Dial's legacy goes beyond her role as a mentor to other women. Her obituaries last year made much of her energy, her determination and her "Human Cyclone" nickname. They spent less time on her contributions to the banking industry, starting as a teller at Wells Fargo. Almost three decades later, she retired as head of its California operations, and later joined the U.K.'s Lloyds TSB Group as the first American head of consumer banking. In 2008 Citigroup hired her as CEO of its North American consumer banking unit; in 2009, American Banker named her No. 10 on its annual list of the industry's most powerful "Women to Watch."

Over the course of that career, Dial reshaped the model for retail banking and small-business lending, her former colleagues said.

"She was always an incredible innovator, always pushing for the next thing that would help to transform the business … as the notion of a retail bank was just emerging," says Kane. "She was really the critical innovator in the industry when it came to Saturday banking, in-store banking, longer hours. Those things really happened on her watch — figuring out how we can offer this to customers while lowering the cost" to the bank.

Dial also understood "the delicate balance between profits, customers and employees," Kane says. "If you're a leader in banking, you have to be attuned to all of those elements."

Pat Callahan, Wells Fargo's current chief administrative officer, said via a spokeswoman's email that Dial's "contributions to not only Wells Fargo but to the entire banking industry have helped shape retail banking as a customer and service focused business."

Dial also built up Wells Fargo's small-business lending operations at a time when few financial companies had figured out how to make that sort of business profitable, says retired Wells executive Mike James.

"The challenge of small-business lending was always how to make money, because the loans were so small and you had to put in so many resources," he says, adding that Dial helped solve that problem by championing the adoption of credit-scoring for small-business customers. "She was incredibly smart, she was very forward-thinking, she was willing to try new things and very much into testing things and learning."

James, who retired last year as a group executive vice president for Wells Fargo's diversified products group, climbed the company's ranks with Dial and worked for her at one point. He says Dial's "very, very tough but fair" leadership style was similar to that of CEO John Stumpf and his predecessor Richard Kovacevich.

"She would take a lot of input from people, she would debate things, but she was a dictator. Once she made up her mind, that was the way we would do things," James says. "Most of the really good managers I've worked for, they were good dictators."

Dial's fearlessness was legend. She spent her vacations traveling around the world, and at work, "there wasn't anything she was afraid to do or take on. She took on some of the lousiest jobs in the commercial bank," says Jim Hulihan, Jr., also a former Wells Fargo colleague.

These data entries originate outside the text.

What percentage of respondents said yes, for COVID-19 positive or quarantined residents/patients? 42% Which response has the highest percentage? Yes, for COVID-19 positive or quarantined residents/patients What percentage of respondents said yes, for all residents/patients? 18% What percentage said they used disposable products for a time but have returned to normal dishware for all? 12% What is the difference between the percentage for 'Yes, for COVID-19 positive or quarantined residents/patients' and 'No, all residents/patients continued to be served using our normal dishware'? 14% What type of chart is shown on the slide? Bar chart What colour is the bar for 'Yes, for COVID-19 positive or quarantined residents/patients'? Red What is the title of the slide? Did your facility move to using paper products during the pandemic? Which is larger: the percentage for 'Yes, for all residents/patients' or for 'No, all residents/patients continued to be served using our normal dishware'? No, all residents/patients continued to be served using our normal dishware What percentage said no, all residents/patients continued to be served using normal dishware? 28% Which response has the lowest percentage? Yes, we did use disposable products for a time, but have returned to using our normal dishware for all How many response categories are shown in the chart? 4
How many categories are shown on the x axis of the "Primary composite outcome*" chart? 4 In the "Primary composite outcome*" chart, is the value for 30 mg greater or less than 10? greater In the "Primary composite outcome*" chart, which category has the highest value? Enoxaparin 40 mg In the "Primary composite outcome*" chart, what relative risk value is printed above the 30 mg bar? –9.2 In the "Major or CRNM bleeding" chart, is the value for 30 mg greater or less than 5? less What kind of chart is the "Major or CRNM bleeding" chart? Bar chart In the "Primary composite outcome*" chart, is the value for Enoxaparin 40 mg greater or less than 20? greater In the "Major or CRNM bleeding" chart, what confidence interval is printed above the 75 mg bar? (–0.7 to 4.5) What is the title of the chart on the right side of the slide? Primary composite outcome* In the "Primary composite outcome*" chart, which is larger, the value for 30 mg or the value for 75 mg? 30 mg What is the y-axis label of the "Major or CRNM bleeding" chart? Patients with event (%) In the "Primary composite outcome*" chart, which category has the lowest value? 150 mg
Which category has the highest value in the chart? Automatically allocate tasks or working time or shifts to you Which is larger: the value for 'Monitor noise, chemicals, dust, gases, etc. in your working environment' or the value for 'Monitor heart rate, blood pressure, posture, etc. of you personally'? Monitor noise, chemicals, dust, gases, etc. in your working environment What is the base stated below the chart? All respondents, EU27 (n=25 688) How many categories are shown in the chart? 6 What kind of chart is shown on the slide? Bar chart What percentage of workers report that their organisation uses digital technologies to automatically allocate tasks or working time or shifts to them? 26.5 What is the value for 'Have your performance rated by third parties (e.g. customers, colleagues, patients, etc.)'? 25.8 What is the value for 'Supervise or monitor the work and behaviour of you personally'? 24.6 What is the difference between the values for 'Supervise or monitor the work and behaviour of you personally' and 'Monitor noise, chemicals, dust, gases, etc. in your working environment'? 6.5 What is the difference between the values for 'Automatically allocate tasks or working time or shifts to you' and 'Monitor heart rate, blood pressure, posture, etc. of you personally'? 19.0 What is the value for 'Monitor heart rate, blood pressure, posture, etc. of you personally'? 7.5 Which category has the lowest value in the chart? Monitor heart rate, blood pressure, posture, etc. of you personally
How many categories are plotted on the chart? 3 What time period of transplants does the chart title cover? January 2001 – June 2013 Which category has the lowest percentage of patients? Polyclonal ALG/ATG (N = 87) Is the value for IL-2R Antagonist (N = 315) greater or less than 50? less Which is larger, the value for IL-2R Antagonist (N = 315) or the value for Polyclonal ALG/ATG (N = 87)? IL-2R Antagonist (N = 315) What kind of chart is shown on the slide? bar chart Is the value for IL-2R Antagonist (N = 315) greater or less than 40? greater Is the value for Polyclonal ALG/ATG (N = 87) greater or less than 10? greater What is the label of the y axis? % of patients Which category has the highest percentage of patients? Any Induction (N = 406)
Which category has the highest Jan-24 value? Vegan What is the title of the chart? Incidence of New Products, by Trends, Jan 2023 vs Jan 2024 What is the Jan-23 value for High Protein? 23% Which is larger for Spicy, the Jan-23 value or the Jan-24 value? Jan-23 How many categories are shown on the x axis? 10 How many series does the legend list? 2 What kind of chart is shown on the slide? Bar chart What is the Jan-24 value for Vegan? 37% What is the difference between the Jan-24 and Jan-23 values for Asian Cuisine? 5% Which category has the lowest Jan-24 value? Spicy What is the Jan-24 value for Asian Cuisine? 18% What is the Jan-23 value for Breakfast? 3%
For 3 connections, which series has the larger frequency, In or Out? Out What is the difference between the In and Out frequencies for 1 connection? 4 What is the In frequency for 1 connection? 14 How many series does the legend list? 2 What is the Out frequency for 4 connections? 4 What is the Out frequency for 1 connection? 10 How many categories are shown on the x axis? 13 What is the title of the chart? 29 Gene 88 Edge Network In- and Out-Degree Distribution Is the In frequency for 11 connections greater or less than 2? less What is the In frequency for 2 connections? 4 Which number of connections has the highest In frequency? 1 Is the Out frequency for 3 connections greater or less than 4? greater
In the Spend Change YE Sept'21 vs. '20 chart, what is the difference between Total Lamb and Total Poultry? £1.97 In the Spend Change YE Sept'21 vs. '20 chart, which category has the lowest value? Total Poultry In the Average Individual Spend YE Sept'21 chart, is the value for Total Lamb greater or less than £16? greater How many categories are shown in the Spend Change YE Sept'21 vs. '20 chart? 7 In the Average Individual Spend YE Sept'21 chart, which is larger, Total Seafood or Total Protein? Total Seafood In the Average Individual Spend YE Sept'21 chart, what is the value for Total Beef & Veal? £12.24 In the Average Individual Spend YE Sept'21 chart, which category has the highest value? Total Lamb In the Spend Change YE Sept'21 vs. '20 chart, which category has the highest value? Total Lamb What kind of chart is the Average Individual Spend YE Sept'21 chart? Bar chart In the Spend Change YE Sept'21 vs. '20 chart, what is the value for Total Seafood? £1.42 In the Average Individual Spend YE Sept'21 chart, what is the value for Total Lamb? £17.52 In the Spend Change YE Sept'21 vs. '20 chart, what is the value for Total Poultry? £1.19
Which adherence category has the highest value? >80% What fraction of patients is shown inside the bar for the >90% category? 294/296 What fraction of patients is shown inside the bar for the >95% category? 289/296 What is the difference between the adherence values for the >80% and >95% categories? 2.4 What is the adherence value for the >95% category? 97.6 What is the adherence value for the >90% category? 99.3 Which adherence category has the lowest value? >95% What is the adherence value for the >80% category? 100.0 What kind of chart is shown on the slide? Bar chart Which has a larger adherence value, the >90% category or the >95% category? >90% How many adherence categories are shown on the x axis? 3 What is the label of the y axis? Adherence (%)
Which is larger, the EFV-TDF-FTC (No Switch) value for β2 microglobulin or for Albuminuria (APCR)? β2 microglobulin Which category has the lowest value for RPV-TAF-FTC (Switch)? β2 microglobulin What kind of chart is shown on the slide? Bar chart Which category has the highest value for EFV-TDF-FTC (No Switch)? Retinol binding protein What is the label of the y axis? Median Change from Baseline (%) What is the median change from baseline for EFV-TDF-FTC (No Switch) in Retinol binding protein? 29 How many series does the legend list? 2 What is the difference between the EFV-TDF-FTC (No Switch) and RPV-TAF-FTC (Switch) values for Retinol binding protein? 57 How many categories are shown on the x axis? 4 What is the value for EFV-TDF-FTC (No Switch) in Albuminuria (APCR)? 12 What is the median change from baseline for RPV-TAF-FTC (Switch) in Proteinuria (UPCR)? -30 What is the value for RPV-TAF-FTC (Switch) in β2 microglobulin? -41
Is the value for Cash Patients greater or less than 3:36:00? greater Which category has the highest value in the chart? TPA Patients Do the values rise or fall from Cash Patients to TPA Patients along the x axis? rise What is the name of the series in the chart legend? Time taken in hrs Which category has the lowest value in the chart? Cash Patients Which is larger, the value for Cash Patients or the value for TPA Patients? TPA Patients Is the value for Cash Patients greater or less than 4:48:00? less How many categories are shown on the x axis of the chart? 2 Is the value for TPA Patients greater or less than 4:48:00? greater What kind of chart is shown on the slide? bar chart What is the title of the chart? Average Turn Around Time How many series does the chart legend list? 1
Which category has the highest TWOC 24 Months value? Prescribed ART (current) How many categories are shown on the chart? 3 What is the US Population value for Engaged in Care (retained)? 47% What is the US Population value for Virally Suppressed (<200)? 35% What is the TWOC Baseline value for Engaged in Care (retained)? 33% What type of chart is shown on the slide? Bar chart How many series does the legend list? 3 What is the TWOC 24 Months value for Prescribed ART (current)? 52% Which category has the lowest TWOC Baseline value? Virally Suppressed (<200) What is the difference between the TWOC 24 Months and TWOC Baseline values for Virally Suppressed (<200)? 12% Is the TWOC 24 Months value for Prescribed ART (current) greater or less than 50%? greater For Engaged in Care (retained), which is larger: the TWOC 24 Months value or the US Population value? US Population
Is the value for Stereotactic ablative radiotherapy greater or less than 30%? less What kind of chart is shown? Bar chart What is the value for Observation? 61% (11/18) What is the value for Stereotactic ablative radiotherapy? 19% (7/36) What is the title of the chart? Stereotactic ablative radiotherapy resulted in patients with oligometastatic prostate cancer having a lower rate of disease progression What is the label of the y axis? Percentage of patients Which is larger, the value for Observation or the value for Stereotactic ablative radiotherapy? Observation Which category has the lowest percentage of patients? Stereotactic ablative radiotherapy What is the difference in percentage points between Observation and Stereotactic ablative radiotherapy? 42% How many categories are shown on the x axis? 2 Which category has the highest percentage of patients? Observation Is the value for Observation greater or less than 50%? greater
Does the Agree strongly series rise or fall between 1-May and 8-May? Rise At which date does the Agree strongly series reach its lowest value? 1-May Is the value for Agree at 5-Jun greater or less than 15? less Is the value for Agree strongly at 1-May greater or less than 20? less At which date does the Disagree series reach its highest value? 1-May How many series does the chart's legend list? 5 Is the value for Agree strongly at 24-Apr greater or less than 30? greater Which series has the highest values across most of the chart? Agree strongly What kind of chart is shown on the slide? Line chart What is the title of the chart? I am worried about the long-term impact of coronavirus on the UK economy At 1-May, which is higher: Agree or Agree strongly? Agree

"If you were a guy, you always had to compete against her. She wasn't someone you could slough off," says Hulihan, who went on to run Bank of America's commercial cards business, before eventually retiring. "Terri was one of the first to really break through the [gender] barriers and get bigger and better jobs."

Burry, who met Dial at Wells Fargo in 1977 and was married to her for more than 31 years, has endowed a scholarship in her name at Northwestern University. (Citigroup and several of the memorial's attendees have contributed to the scholarship, he said.) When Dial started at the university in 1967, she considered it to be the best school that would admit women, according to Burry.

"Education was a huge part of Terri's life … she believed that her NU degree got her going," he recalled in a phone conversation.

He called the memorial a success and said it drew friends from as far away as California and Scotland to Miami. The guests ended the day with "pizza, beer and wine and a lot of Terri stories," Burry added in an email this month. "I think she would have been pleased."